Segment Start: Source information
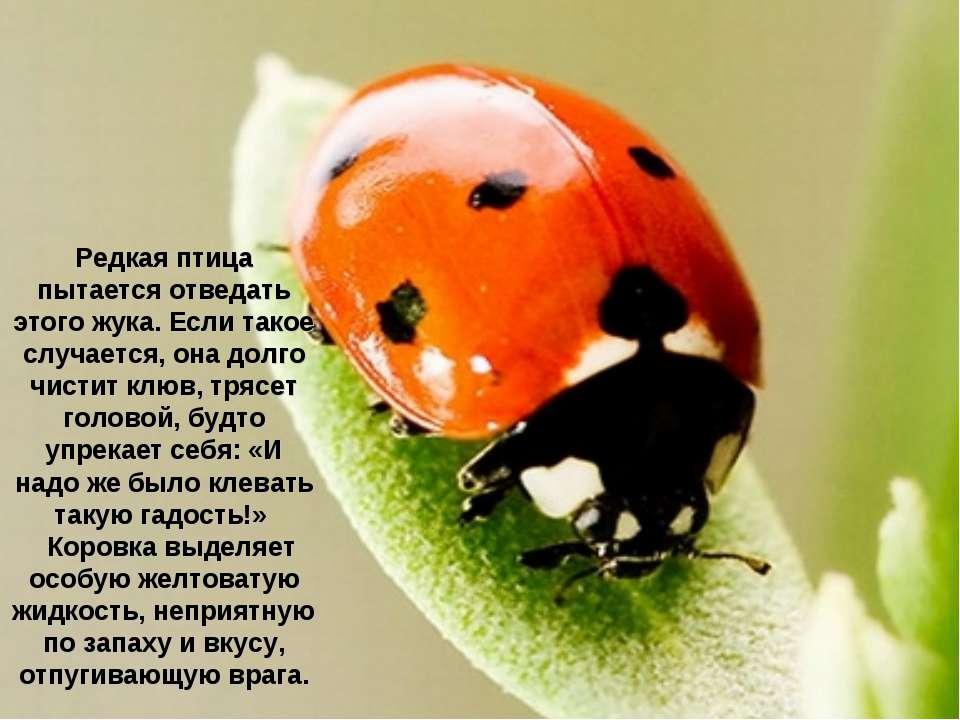 Редкая птица пытается отведать этого жука. Если такое случается, она долго чи...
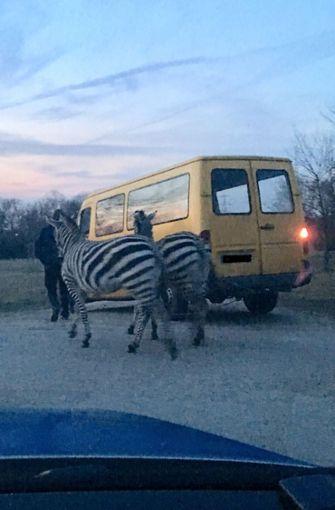 Schnappschuss: Zebra-Alarm in Ludwigshafen-Edigheim – Shakira und Baby bei ihrem überraschenden Ausflug.  Foto: Polizeipräsidium Rheinpfalz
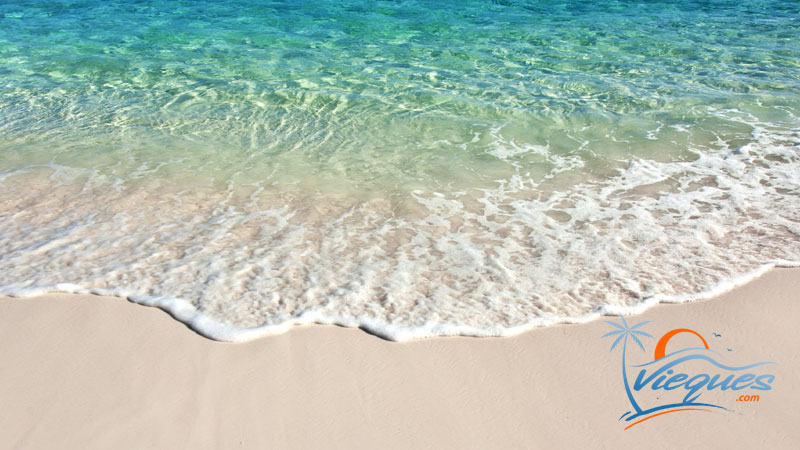 Vieques Tourism
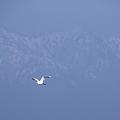 立山連峰を背景に 白鷺(1)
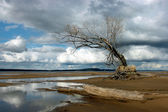Krajobraz wybrzeża pustynia samotny drzewo przed chmury. — Zdjęcie stockowe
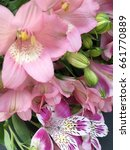 Small photo of alstroemerias. pink and purple alstroemerias. alstroemeria texture. many alstroemerias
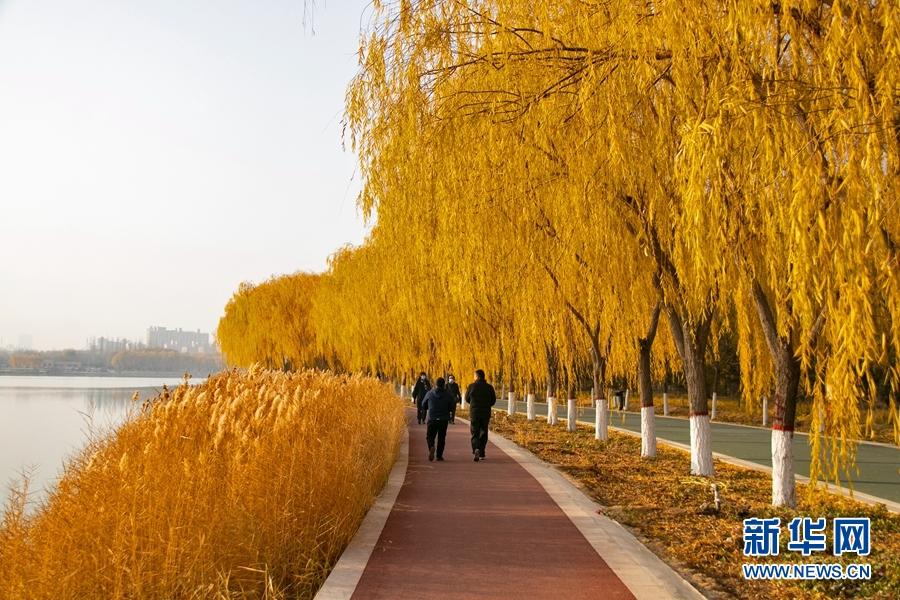 """甘肃张掖:润泉湖畔垂""""金柳"""""""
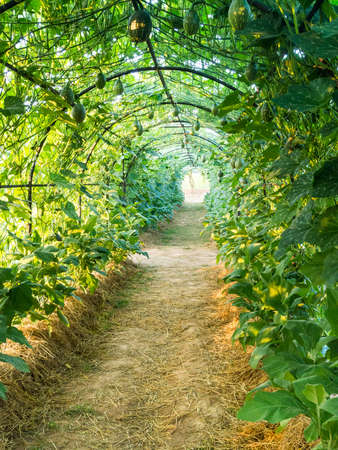 pergola: Green tunnel pergola with climbing plant fruits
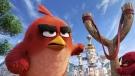 Red, voiced by Jason Sudeikis, appears in a scene from 'The Angry Birds Movie.' (Sony)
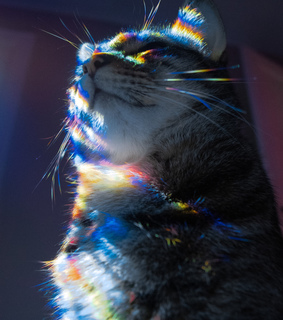 aesthetic, animals and cat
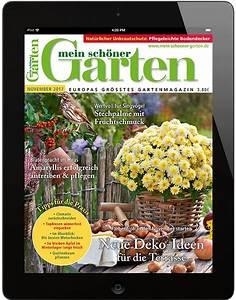 Shop Mein Schoener Garten De : mein sch ner garten mein sch ner garten epaper ~ Orissabook.com Haus und Dekorationen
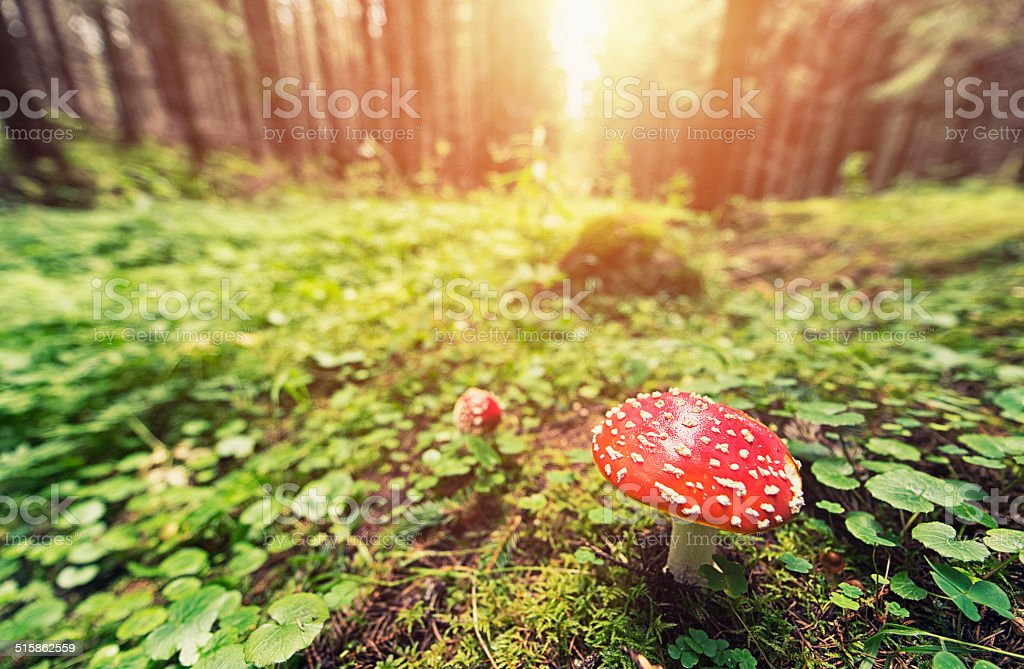 The Fly agaric in sunny forest, Amanita muscaria stock photo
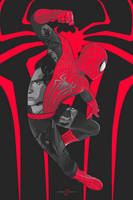 The Amazing Spiderman 2 by Aseo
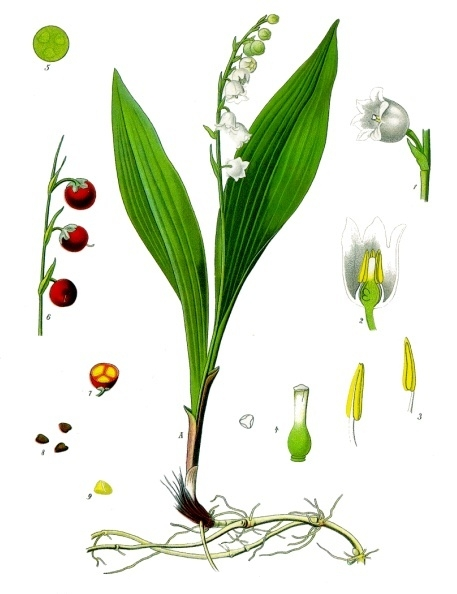 illustration of a lily of the valley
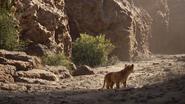 Lionking2019-animationscreencaps.com-5128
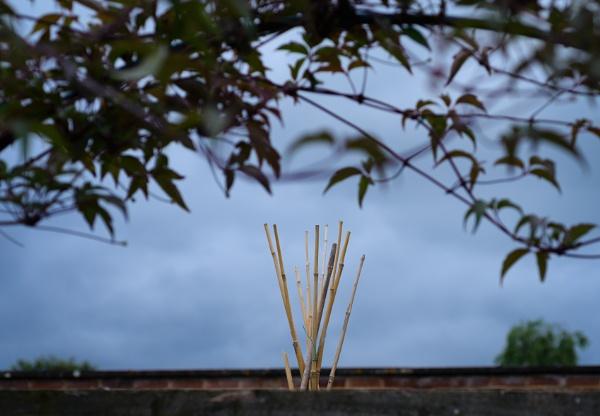 A Wigwam? by Nikonuser1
Segment End: Source information
Exercise details> Write each entry again exactly, minus any images.

Written solution>
 Редкая птица пытается отведать этого жука. Если такое случается, она долго чи...
 Schnappschuss: Zebra-Alarm in Ludwigshafen-Edigheim – Shakira und Baby bei ihrem überraschenden Ausflug.  Foto: Polizeipräsidium Rheinpfalz
 Vieques Tourism
 立山連峰を背景に 白鷺(1)
Krajobraz wybrzeża pustynia samotny drzewo przed chmury. — Zdjęcie stockowe
 Small photo of alstroemerias. pink and purple alstroemerias. alstroemeria texture. many alstroemerias
 """甘肃张掖:润泉湖畔垂""""金柳"""""""
 pergola: Green tunnel pergola with climbing plant fruits
 Red, voiced by Jason Sudeikis, appears in a scene from 'The Angry Birds Movie.' (Sony)
 aesthetic, animals and cat
 Shop Mein Schoener Garten De : mein sch ner garten mein sch ner garten epaper ~ Orissabook.com Haus und Dekorationen
 The Fly agaric in sunny forest, Amanita muscaria stock photo
 The Amazing Spiderman 2 by Aseo
 illustration of a lily of the valley
 Lionking2019-animationscreencaps.com-5128
 A Wigwam? by Nikonuser1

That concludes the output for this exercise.